In 1972, unbeknownst to Cunningham, Beard recommended her to his editor, Judith Jones, then looking for a nonprofessional cook to tackle the daunting task of updating "The Fannie Farmer Cookbook."
When Jones summoned her to New York for an interview, Cunningham prayed she wouldn't get the job. "I only went because James Beard would have been mad if I didn't go."
When Cunningham hadn't heard from Jones for five weeks after the interview, she began to relax, figuring she didn't get the job. But then Jones called with the assignment. Her life, as James Beard had predicted - to this day she invariably refers to him as "James Beard" - was transformed.
Cunningham shops and cooks almost daily, though she eats out five nights a week, often accompanying San Francisco Chronicle food editor and restaurant critic Michael Bauer as he visits restaurants.
"It's interesting to see what a chef and what a restaurant thinks is good," Cunningham says. "When you go to a restaurant, you're inside somebody's dream, seeing what they wish they could find in a restaurant."
When asked to gauge her own impact on the way America cooks and eats, she laughs and says she has no idea. Where the country is headed gastronomically is impossible to gauge, and whether home cooking will revive remains to be seen, she remarks. She even fears that her books, and others that try to tempt Americans to take up cooking, may become obsolete.
"Cooking is satisfying on so many levels," Cunningham says. "It's a gift, and so is sharing recipes. I believe in recipes, because they draw people together, providing a sense of place and belonging. I hate to think we'll lose that."
Marion Cunningham on ...
What really gets her appetite going: "I really love vanilla ice cream. I make a lot of potato and leek soup. I love cinnamon toast; I'm going to try to get that back on the table. And slices of angel food cake buttered and toasted. It amazes people how good it is. I got it from James Beard."
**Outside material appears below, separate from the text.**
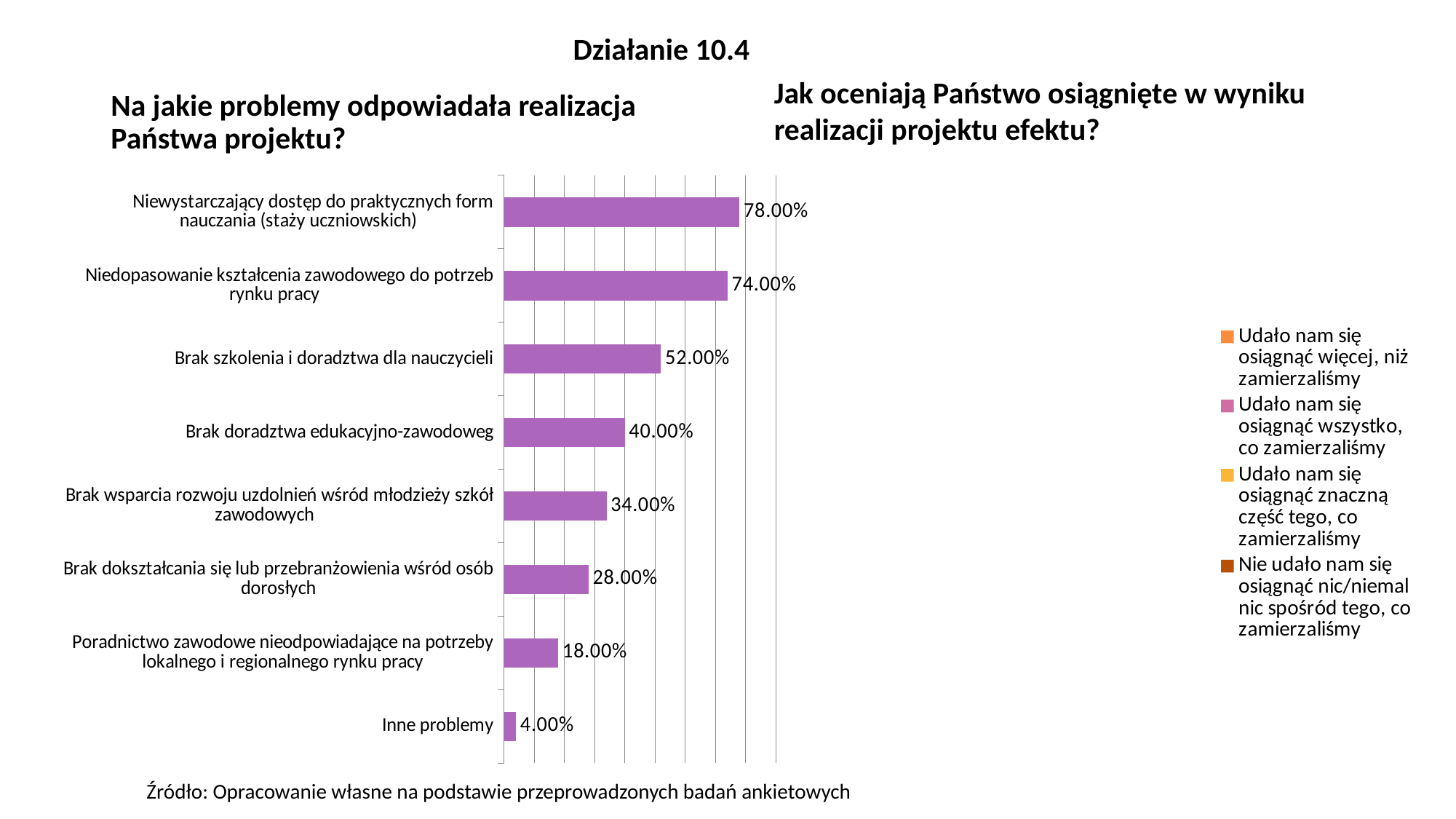
In the chart 'Na jakie problemy odpowiadała realizacja Państwa projektu?', which category has the highest value? Niewystarczający dostęp do praktycznych form nauczania (staży uczniowskich) In the chart 'Na jakie problemy odpowiadała realizacja Państwa projektu?', what colour are the bars? Purple In the chart 'Na jakie problemy odpowiadała realizacja Państwa projektu?', what is the difference between the values for 'Niewystarczający dostęp do praktycznych form nauczania (staży uczniowskich)' and 'Niedopasowanie kształcenia zawodowego do potrzeb rynku pracy'? 4.00% How many categories are shown in the chart 'Na jakie problemy odpowiadała realizacja Państwa projektu?'? 8 How many entries does the legend on the right side of the slide, under 'Jak oceniają Państwo osiągnięte w wyniku realizacji projektu efektu?', list? 4 In the chart 'Na jakie problemy odpowiadała realizacja Państwa projektu?', what is the value for 'Inne problemy'? 4.00% In the chart 'Na jakie problemy odpowiadała realizacja Państwa projektu?', which category has the lowest value? Inne problemy What kind of chart is 'Na jakie problemy odpowiadała realizacja Państwa projektu?'? Bar chart In the chart 'Na jakie problemy odpowiadała realizacja Państwa projektu?', which is larger: the value for 'Brak wsparcia rozwoju uzdolnień wśród młodzieży szkół zawodowych' or for 'Brak doradztwa edukacyjno-zawodoweg'? Brak doradztwa edukacyjno-zawodoweg In the chart 'Na jakie problemy odpowiadała realizacja Państwa projektu?', what is the value for 'Brak szkolenia i doradztwa dla nauczycieli'? 52.00% In the chart 'Na jakie problemy odpowiadała realizacja Państwa projektu?', what is the value for 'Brak dokształcania się lub przebranżowienia wśród osób dorosłych'? 28.00% In the chart 'Na jakie problemy odpowiadała realizacja Państwa projektu?', what is the difference between the values for 'Brak doradztwa edukacyjno-zawodoweg' and 'Poradnictwo zawodowe nieodpowiadające na potrzeby lokalnego i regionalnego rynku pracy'? 22.00%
Junk food she likes: "I like Snickers, but are they junk food? I think they're so good I hate to call them junk food. And the hamburgers and french fries at the Wendy's on Monumental Boulevard (in Walnut Creek), especially at noon, when they're at their best."
What's always in her refrigerator or freezer: "Steak. A tri-tip roast, for when someone shows up unexpectedly. Eggs are pretty wonderful, especially scrambled or in an omelet with slices of avocado and sour cream; they're meant to be together. And tortillas - corn and flour - which I like to fill with salad."
What's always in her cupboard: "Campbell's tomato soup. Beans. I always have an enormous amount of Best Foods mayonnaise. And I love this spinoff - Dijonnaise - mayonnaise and mustard together. Canned tomato sauces and diced tomatoes, especially the Muir brand; their cans are lined with plastic or something, so you don't get a metallic taste."
The modern kitchen tool she finds almost indispensable: "The mini food processor, for quick things. I don't use the large food processor much anymore."
Foods she doesn't like: "I don't think there are any. But I'm not crazy about tarragon. I like it if it is moderately used. So often it is so powerfully used you don't know what you are eating."